I have a design problem. I have an application which subscribes to a realtime system to show data. essentially what happens is the client connects to a server, downloads a snapshot of the data at the current time, and subscribes for live updates, which are immediately displayed on the UI.
One problem we have is that we can open multiple realtime reports which means that we have multiple connections and duplications of data which are not necessary. So we want to make a central data repository to hold all of the data and serve it to the reports, so that we only use 1 socket connection and one set of data crosses the wire.
The problem I have is this. When a report subscribes to my data repository, it retrieves the snapshot at the present time, and then receives live updates afterward. That means my repository is updating it's internal cache with the live updates from the server, and sending those updates to subscribed reports.
when another report connects to the repository, it needs to also download the current data and subscribe to updates. However, if updates come in while the snapshot is being downloaded, they will be missed by the report. I also can't lock the cache while the snapshot is being downloaded, because that would cause report 1 to stop updating while report 2 gets its snapshot.
how can i ensure that report 1 continues to get its updates, while report 2 downloads an unmolested snapshot and then begins to receive all the updates that it missed in the meantime as well as future updates?
Sorry if this isn't clear. I am not always good at describing my problem :) The data that comes in is essentially rows in a table which i then summarize into a tree. they can be identified by key fields in the "row", and my cache would store the latest copies of each "row"
Thanks in advance!
If I understand you correct you have 3 part of your system:
right?
If so, if I were you, I would develop a manager for the cache server and make 2 API for realtime system and clients that they would use to work with cache server. I would stay at the rule one to write at one time no one to read or all to read no one to write. I would make queues. One for clients requests and one for realtime. And we need the synchronization mechanism for that queues.

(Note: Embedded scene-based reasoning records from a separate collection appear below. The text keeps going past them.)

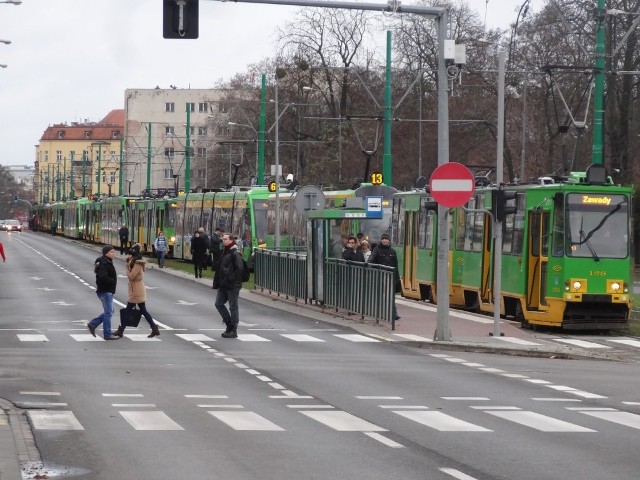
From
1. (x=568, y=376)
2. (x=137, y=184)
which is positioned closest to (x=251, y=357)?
(x=568, y=376)

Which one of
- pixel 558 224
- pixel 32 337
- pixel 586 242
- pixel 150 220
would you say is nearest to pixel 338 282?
pixel 558 224

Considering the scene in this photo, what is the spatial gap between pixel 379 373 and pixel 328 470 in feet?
28.5

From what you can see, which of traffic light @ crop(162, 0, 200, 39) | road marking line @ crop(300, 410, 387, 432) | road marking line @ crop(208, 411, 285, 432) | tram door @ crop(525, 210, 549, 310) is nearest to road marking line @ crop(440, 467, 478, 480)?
road marking line @ crop(300, 410, 387, 432)

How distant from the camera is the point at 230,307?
2602 cm

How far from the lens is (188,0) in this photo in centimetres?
2112

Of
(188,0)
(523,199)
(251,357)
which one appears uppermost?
(188,0)

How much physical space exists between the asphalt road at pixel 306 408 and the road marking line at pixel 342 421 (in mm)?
19

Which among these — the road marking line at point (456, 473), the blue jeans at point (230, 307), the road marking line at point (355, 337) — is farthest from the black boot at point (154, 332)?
the road marking line at point (456, 473)

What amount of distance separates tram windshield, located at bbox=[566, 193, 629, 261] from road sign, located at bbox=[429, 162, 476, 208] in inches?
152

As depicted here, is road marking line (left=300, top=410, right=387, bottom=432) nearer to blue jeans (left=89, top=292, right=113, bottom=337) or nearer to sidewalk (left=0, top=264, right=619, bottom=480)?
sidewalk (left=0, top=264, right=619, bottom=480)

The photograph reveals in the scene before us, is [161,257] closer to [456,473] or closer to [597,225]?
[597,225]

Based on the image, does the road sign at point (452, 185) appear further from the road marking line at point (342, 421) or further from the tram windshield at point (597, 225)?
the road marking line at point (342, 421)

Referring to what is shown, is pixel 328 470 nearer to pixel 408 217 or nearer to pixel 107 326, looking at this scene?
pixel 107 326

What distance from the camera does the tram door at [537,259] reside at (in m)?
27.9
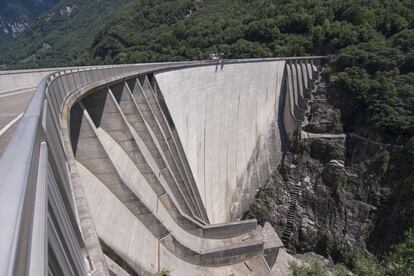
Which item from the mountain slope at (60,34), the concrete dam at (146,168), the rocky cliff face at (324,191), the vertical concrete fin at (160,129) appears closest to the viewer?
the concrete dam at (146,168)

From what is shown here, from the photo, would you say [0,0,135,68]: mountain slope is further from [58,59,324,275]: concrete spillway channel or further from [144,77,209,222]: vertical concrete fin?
[144,77,209,222]: vertical concrete fin

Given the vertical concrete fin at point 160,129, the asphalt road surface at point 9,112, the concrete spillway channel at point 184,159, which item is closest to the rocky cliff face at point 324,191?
the concrete spillway channel at point 184,159

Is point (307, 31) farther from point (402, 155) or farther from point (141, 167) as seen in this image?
point (141, 167)

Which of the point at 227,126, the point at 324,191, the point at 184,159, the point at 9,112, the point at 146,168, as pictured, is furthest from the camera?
the point at 324,191

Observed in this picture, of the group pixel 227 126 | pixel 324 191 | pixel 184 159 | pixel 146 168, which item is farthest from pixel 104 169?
pixel 324 191

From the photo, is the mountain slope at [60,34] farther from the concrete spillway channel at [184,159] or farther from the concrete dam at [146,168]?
the concrete dam at [146,168]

I see the next way for work:
if realtime system write new information:
there are client readers for reports that are updating right now
1.1 Cache manager write all info to the second store for these reports
If manager see that there is new info, it stop new readers requests and put them in the queue and wait until all threads that had already started for reading to be finished and make an updated from the second reposytory to the first
No readers
2.1. Put info to the main store block readers on the reports that are modified
If your realtime system is realy real time(works on a realtime processor) and write everytime you should add timouts for merging two stores and to stop readers for that time.